Often, our concepts and methods are insufficient for tackling unsolved problems. If not, we would solve the problems. Epidemiology usually kick-starts understanding. Epidemiology studies the differing patterns of diseases in subgroups of populations and explores the reasons for them. The evidence for differences is measured using incidence rates often expressed as the ratio of the incidence in one population compared to another (called relative risk or rate). For example, the incidence rate of CHD might be 300 per 100,000 in men per year and 150/100,000 in women per year meaning that men have twice the risk in women (relative risk = 2). This needs explanation and the starting point would be a hypothesis. Making such measurements in populations is hard and numerous errors arise because of faulty underlying data e.g. underestimated number of cases, wrong population size etc. Even if the data were accurate the explanation could be far from obvious.
Epidemiology usually kick-starts understanding.
Epidemiologists have evolved a tool-kit of study designs and data analysis methods. Of these, only one method is agreed to provide truly causal evidence – the perfect experiment, or as this is called in human research, the perfect trial. However, the ethical opportunity to test causal hypotheses in humans is rare. We could do this on animals but we’ll not be sure we can extrapolate the results to humans. Epidemiology, therefore, works mostly on non-experimental methods. This is a great strength of the discipline but it has its limitations. The biggest problem arising is called confounding. This arises when the populations being compared differ in ways relevant to the causation of the disease and not only in the way we are studying. Analysing data from observational studies to achieve causal understanding is seriously demanding.
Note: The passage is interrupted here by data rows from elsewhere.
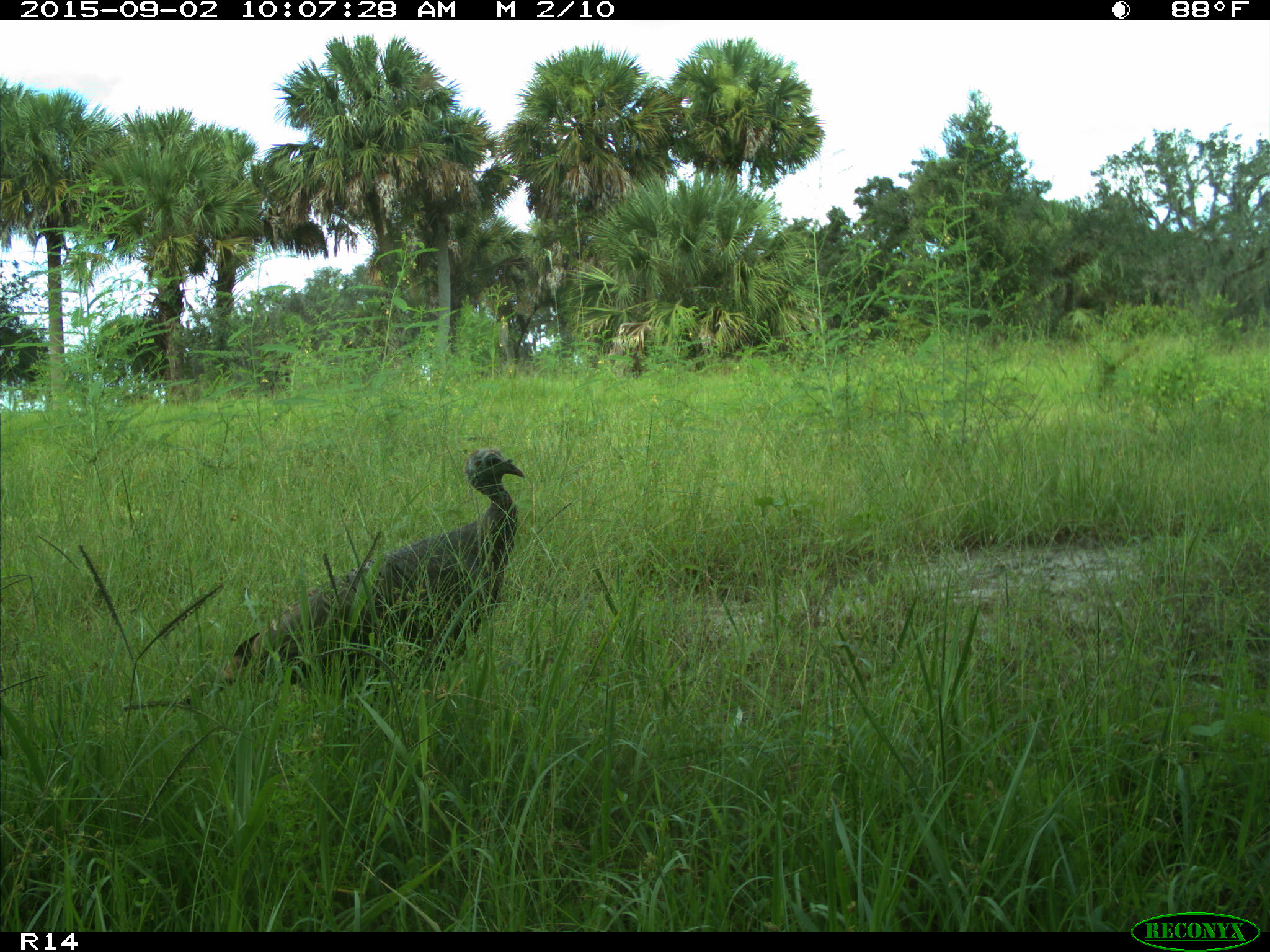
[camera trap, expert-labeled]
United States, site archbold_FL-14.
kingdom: Animalia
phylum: Chordata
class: Aves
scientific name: Aves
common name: birds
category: unidentified bird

The concepts and techniques for causal interpretation of observational data have been evolving quite fast in the last 50 years but they remain insufficient. Currently, human judgement is a major ingredient in the causal path. In future, perhaps computers will help more, by objectively evaluating the evidence and setting out causal probabilities.
Meanwhile, scientists and the public, alike, will have to accept that in judging controversies such as whether eating fat prevents dementia, we will be wrong more often than right. When we are right, the benefits are usually huge. In medical sciences, many wrongs tend to eventually make a right!